Sécurité informatique · 3 min read · Sep 18, 2025
Le clone de Signal utilisé par l'administration Trump est compromis, provoque une enquête

TeleMessage, une entreprise de logiciels israélienne qui vend une version modifiée de l’application de messagerie chiffrée Signal au gouvernement américain, a temporairement suspendu ses services suite à des rapports sur une violation de sécurité significative.
Selon un rapport du site d’actualités technologiques 404Media, l’application aurait été compromise, soulevant des inquiétudes quant à la sécurité des outils non officiels utilisés pour la communication gouvernementale classifiée. TeleMessage permet aux utilisateurs d’archiver des messages, y compris des notes vocales, provenant d’applications de messagerie chiffrées de bout en bout comme Telegram, WhatsApp et Signal.

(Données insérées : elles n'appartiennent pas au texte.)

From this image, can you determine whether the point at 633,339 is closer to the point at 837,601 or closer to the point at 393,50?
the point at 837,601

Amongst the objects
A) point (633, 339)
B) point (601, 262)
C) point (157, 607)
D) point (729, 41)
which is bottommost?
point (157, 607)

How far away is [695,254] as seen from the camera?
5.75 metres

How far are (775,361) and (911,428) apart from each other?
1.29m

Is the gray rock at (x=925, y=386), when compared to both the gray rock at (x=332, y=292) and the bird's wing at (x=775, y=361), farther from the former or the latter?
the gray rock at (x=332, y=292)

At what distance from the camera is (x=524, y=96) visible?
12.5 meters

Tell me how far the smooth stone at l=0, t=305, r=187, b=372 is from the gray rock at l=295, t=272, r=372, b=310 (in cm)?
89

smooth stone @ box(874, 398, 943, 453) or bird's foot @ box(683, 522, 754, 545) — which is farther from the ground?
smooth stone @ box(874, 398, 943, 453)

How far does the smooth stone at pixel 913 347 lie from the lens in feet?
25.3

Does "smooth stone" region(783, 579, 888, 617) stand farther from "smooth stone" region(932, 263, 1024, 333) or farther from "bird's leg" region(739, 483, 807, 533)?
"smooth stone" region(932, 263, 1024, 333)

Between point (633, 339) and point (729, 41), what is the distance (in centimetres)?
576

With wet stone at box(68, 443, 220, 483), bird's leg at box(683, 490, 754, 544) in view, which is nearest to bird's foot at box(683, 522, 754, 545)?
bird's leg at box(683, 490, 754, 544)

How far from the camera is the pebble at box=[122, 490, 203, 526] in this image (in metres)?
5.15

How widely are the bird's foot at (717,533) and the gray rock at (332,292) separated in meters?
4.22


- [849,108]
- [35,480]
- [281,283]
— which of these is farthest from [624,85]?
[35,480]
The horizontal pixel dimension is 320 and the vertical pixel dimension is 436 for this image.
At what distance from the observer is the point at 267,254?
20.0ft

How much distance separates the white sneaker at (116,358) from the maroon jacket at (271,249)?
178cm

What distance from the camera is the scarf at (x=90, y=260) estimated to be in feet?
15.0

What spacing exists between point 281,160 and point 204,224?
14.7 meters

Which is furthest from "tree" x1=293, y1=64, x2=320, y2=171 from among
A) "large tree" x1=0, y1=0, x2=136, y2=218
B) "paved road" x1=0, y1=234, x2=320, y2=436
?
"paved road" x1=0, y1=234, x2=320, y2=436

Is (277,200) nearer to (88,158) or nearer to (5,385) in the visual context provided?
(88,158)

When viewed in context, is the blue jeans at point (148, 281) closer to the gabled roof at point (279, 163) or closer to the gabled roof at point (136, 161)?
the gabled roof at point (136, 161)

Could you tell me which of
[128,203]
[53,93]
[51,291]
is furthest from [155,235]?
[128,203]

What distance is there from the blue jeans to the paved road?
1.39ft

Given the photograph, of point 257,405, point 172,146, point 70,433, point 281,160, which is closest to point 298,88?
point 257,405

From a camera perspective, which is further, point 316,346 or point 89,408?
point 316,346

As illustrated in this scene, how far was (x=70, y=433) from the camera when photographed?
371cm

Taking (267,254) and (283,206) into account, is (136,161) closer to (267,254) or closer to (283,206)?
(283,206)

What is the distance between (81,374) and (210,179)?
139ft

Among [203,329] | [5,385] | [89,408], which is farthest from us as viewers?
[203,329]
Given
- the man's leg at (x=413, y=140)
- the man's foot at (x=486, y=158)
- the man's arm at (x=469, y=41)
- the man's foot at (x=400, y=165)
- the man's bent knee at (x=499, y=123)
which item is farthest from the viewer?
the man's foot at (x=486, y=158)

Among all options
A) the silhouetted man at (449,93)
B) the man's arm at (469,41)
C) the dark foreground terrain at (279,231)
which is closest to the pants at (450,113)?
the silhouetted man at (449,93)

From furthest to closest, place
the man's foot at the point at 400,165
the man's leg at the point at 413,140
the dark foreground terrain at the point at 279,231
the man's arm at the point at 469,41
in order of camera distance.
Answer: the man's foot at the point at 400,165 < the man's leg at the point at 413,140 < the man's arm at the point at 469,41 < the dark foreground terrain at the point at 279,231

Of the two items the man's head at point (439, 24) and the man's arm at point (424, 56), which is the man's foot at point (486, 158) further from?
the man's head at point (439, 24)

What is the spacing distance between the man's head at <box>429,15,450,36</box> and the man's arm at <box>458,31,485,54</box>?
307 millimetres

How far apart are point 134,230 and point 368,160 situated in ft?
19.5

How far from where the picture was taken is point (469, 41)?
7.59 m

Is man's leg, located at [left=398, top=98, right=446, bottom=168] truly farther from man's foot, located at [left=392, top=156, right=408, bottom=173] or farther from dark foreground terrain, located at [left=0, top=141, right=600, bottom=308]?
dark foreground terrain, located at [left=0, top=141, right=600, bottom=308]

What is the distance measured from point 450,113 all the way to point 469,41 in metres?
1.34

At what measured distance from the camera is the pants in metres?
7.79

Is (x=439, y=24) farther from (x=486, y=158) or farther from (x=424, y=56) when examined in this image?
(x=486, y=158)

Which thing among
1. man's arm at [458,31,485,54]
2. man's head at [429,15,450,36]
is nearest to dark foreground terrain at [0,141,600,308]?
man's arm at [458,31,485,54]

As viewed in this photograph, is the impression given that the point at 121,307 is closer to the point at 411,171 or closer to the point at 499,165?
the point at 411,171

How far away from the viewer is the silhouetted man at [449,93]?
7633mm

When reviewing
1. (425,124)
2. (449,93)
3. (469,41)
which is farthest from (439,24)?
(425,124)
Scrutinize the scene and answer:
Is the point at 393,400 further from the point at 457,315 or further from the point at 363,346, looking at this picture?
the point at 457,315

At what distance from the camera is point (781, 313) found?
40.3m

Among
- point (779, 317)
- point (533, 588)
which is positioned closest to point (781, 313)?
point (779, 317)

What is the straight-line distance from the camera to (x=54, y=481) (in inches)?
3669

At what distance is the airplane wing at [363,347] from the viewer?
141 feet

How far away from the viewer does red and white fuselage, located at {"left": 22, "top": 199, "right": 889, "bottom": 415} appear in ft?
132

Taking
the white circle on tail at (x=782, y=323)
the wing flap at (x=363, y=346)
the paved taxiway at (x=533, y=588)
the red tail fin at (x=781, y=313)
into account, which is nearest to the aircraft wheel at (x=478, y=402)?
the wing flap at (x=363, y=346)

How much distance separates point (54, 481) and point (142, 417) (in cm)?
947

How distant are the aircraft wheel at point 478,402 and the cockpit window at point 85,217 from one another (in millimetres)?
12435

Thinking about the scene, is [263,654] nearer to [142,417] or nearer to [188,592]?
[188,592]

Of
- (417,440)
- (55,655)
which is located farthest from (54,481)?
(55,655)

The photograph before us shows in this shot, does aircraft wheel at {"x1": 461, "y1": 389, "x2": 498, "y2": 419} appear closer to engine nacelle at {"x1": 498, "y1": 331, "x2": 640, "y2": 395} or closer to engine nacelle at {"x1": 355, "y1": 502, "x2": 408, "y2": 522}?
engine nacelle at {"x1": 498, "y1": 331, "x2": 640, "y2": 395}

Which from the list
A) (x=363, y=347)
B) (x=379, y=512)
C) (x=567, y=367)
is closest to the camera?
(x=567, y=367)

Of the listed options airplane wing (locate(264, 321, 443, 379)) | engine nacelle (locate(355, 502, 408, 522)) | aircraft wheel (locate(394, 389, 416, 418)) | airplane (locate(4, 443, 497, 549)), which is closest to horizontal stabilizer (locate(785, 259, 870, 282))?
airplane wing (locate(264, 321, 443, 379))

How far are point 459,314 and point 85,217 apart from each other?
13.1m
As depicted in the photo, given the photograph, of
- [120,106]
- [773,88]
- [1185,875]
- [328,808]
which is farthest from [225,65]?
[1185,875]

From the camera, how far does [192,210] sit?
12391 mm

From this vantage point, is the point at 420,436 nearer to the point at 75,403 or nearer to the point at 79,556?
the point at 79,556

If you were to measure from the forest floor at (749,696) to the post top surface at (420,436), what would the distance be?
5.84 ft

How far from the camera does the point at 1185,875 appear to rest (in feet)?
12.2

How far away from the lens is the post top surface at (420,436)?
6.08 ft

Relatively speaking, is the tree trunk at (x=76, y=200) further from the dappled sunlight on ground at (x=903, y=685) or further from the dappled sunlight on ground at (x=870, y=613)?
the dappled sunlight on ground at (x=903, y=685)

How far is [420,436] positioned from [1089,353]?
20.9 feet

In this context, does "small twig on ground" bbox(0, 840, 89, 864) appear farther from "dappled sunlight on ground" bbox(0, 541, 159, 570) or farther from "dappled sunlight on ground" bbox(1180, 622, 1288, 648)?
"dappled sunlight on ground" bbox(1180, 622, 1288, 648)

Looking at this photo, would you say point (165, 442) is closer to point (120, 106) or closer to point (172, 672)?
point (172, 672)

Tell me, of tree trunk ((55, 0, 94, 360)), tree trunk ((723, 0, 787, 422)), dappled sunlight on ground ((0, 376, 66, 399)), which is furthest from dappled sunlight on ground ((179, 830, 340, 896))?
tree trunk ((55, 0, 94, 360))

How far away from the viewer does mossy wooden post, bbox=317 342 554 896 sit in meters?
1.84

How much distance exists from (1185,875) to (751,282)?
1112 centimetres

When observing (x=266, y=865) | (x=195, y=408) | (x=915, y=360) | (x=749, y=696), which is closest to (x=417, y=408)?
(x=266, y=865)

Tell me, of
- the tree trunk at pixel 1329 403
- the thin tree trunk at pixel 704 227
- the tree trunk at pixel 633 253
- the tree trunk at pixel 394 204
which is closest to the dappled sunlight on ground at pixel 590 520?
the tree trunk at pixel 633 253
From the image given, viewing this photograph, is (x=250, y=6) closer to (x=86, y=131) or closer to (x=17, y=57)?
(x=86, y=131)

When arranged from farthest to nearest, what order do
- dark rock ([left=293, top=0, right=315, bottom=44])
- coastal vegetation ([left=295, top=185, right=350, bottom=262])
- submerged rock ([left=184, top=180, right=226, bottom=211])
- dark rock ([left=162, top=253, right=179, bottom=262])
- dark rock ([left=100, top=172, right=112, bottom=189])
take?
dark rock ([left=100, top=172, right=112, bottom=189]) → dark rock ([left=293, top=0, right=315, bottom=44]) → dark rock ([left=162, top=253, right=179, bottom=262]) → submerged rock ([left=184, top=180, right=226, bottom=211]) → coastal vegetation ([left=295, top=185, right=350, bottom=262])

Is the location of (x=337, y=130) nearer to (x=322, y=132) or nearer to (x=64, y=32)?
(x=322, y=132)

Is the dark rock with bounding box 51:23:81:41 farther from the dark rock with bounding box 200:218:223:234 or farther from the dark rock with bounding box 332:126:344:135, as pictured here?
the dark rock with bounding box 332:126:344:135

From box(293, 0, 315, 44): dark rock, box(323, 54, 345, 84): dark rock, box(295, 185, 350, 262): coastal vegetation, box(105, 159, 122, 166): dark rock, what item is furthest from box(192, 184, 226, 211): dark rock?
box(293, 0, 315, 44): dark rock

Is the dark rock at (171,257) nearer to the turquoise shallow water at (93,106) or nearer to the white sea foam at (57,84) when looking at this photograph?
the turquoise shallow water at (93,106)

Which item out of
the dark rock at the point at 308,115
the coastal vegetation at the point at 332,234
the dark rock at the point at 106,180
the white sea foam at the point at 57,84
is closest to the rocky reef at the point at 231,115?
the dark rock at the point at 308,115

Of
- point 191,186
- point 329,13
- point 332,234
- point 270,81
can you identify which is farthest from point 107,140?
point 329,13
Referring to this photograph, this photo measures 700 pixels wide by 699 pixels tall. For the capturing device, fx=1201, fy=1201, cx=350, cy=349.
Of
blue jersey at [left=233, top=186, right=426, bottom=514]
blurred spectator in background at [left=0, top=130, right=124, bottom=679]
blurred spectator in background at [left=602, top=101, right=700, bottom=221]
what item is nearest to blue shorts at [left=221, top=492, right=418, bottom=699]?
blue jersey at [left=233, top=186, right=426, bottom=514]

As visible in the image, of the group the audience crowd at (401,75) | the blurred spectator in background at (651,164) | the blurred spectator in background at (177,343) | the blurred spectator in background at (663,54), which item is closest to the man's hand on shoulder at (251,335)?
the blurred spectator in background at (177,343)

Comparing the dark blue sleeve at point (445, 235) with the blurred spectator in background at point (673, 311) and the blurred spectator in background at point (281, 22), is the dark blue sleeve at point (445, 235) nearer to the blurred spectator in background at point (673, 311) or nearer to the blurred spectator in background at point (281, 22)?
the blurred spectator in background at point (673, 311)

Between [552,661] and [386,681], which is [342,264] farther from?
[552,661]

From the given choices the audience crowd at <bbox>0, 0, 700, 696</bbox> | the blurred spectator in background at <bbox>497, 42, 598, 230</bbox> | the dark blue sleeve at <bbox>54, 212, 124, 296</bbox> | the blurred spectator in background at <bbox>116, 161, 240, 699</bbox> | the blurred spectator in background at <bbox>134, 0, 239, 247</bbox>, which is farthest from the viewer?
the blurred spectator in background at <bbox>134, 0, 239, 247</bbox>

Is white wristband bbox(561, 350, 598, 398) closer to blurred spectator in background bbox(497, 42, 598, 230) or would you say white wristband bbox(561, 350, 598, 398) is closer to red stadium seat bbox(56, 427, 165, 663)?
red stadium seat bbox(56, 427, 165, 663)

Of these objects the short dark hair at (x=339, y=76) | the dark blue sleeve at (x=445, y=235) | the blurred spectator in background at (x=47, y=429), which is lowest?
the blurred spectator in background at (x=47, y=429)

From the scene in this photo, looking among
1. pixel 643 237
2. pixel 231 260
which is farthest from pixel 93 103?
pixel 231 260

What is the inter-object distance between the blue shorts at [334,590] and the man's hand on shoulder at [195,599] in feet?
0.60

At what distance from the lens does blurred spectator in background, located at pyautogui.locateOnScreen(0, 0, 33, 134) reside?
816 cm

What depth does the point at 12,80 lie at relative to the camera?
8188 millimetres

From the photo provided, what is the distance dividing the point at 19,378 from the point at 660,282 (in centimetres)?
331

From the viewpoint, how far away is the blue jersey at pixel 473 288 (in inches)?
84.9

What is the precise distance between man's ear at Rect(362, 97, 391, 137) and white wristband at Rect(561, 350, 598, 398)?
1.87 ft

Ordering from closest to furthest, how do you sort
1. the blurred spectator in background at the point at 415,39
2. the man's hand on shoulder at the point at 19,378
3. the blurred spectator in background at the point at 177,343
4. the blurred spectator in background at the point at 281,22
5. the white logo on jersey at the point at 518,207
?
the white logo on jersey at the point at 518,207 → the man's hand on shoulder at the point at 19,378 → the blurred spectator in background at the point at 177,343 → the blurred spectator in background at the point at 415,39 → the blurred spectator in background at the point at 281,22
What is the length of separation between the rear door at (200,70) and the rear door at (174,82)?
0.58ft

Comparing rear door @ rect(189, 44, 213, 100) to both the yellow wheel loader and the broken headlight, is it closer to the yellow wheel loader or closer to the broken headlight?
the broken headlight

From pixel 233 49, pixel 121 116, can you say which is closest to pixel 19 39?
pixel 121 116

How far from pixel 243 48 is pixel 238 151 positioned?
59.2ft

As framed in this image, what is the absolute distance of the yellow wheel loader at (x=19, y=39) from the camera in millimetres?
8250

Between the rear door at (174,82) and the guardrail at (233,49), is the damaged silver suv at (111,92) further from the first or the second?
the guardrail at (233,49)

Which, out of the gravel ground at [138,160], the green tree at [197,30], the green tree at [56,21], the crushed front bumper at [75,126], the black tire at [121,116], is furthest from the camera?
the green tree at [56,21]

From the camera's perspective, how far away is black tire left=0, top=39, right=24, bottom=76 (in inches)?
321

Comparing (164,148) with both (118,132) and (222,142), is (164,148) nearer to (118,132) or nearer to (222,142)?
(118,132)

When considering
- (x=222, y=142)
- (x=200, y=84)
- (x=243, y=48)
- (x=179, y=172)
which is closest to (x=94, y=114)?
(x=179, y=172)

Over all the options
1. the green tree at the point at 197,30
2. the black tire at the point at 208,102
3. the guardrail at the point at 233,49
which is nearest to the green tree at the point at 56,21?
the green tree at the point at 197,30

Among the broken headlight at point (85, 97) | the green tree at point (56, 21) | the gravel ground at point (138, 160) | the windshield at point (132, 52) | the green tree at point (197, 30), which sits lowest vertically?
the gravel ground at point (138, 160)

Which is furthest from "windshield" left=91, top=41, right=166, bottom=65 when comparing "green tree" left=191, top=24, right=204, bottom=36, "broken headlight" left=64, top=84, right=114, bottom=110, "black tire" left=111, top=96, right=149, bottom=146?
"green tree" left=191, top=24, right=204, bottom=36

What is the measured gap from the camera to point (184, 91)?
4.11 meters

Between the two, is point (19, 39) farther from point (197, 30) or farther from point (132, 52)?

Smarsh, la société mère de TeleMessage, a annoncé qu’elle suspendait tous ses services “par excès de prudence”, alors qu’elle enquête sur ce qu’elle a appelé “un incident de sécurité potentiel”.
“TeleMessage enquête sur un incident de sécurité potentiel. Dès sa détection, nous avons agi rapidement pour le contenir et avons engagé une entreprise de cybersécurité externe pour soutenir notre enquête,” a déclaré un porte-parole de l’entreprise dans un communiqué.
Application derrière le scandale “Signalgate” compromise
TeleMessage a gagné en notoriété lors du récent scandale “Signalgate”, dans lequel le conseiller à la sécurité nationale Mike Waltz a accidentellement ajouté un journaliste, Jeffrey Goldberg, à un groupe de discussion Signal discutant d’opérations militaires sensibles américaines au Yémen en mars.
Le chat comprenait également des responsables de haut niveau tels que le vice-président JD Vance et le secrétaire à la Défense Pete Hegseth.
La fuite a exposé des plans opérationnels détaillés, y compris des délais et des cibles spécifiques, suscitant des critiques bipartites et des appels à des enquêtes concernant l’utilisation d’applications de messagerie non officielles pour des discussions gouvernementales sensibles.
Malgré le désaccord du président américain Donald Trump sur l’utilisation de l’application après le scandale “Signalgate”, Waltz a récemment été photographié utilisant le clone non officiel de Signal de TeleMessage, TM SGNL, lors de la réunion du cabinet de mercredi, indiquant qu’il communiquait avec Vance, le secrétaire d’État Marco Rubio, la directrice du renseignement national Tulsi Gabbard et l’envoyé spécial Steve Witkoff.
Des hackers auraient accédé à l’infrastructure backend
La violation aurait permis à un hacker d’accéder à l’infrastructure backend de TeleMessage, interceptant les messages des utilisateurs et fournissant des données volées au site d’actualités technologiques 404 Media, qui a affirmé avoir vérifié de manière indépendante une partie du matériel.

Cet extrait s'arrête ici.